Document extract section start

Hi all, I have a question regarding to Chapter 12, Question 12.17. The question is like this: "To provide her with her retirement, a woman has decided to pay 5% of her annual salary, currently 30,000 p.a., into a special saving account at the start of each of the next 15 years. If the fund is expected to have 8% interest each year, her salary expected to increase 6% each year, calculate the approximate amount of the fund at the end of 15 years." The solution treats 6% as "inflation", 8% as "money rate of interest", and works out the "real interest rate", which is approximately 2%. I don't understand is that why we need to use this 2% to find present value first, then accumulate to 15 years later using 8% interest rate. In another word, why we use different interest rate to do present value and future value?
You can solve it by usual method i.e. PV by making a GP series and then AV by accumulating @8% pa. It will give the exact answer. But the qus. asks for approximate answer , so they have used approximate rate (see the pic below).
Thanks Baharti! I've got the same result as you, but I'm still a bit confused. Why we use 2% (or 1.88% exact) to find PV first, then use 8% to accumulate value in 15 years time? My first approach is to use 2% to find future value directly, and obviously it is not the right way to do it. I'm confused about why...
Because we have already considered the effect of growth of 6% in PV. So, we can just find AV using 8%. What I think if you accumulate it using 2% after finding the PV @2%, it would mean that you are cancelling the effect of growth we have used in PV i.e. you are doing (1.08/1.06)^15. It's not correct. And if you want to find AV directly then we don't have that approximate method to use in this case. (See the eq. in pic below) Since , now it is not in the form of 1.08ⁿ/1.06ⁿ.
Thank you, this really helps! To me the method of "2% find PV then 8% find AV" is more like a simplified version of this first principle equation you wrote. After finding the sum of this geometric sequence, the whole equation reduced down to "a due(15)@1.88% multiply by 1.08^15", and this makes sense to me. Cheers!

Document extract section end

__Task item 1__. List each distinct percentage figure that appears in the retirement fund thread.
__Task item 2__. Reproduce word for word everything in the retirement fund thread from "You can solve" down to "the pic below).".
The records after this point are not needed.

Excerpted records section start

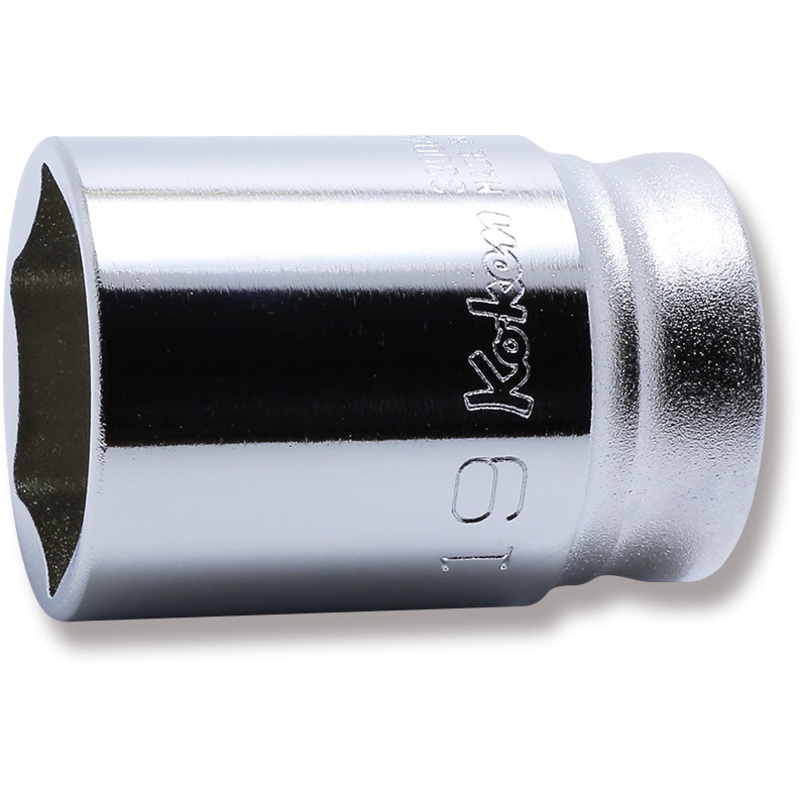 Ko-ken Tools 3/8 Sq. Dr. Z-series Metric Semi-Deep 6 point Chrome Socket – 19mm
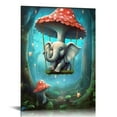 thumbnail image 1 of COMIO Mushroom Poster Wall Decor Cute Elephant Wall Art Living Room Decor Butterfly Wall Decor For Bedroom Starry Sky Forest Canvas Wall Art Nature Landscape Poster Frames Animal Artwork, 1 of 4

Excerpted records section end
Excerpted records section start

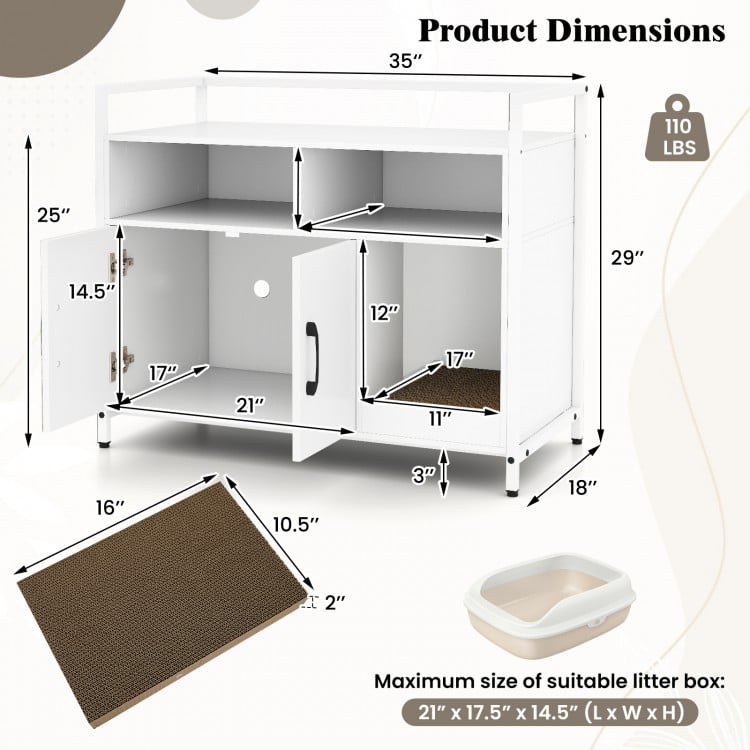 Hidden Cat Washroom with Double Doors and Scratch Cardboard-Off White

Excerpted records section end

__Exercise result 1__.
- 5%
- 8%
- 6%
- 2%
- 1.88%

__Exercise result 2__.
You can solve it by usual method i.e. PV by making a GP series and then AV by accumulating @8% pa. It will give the exact answer. But the qus. asks for approximate answer , so they have used approximate rate (see the pic below).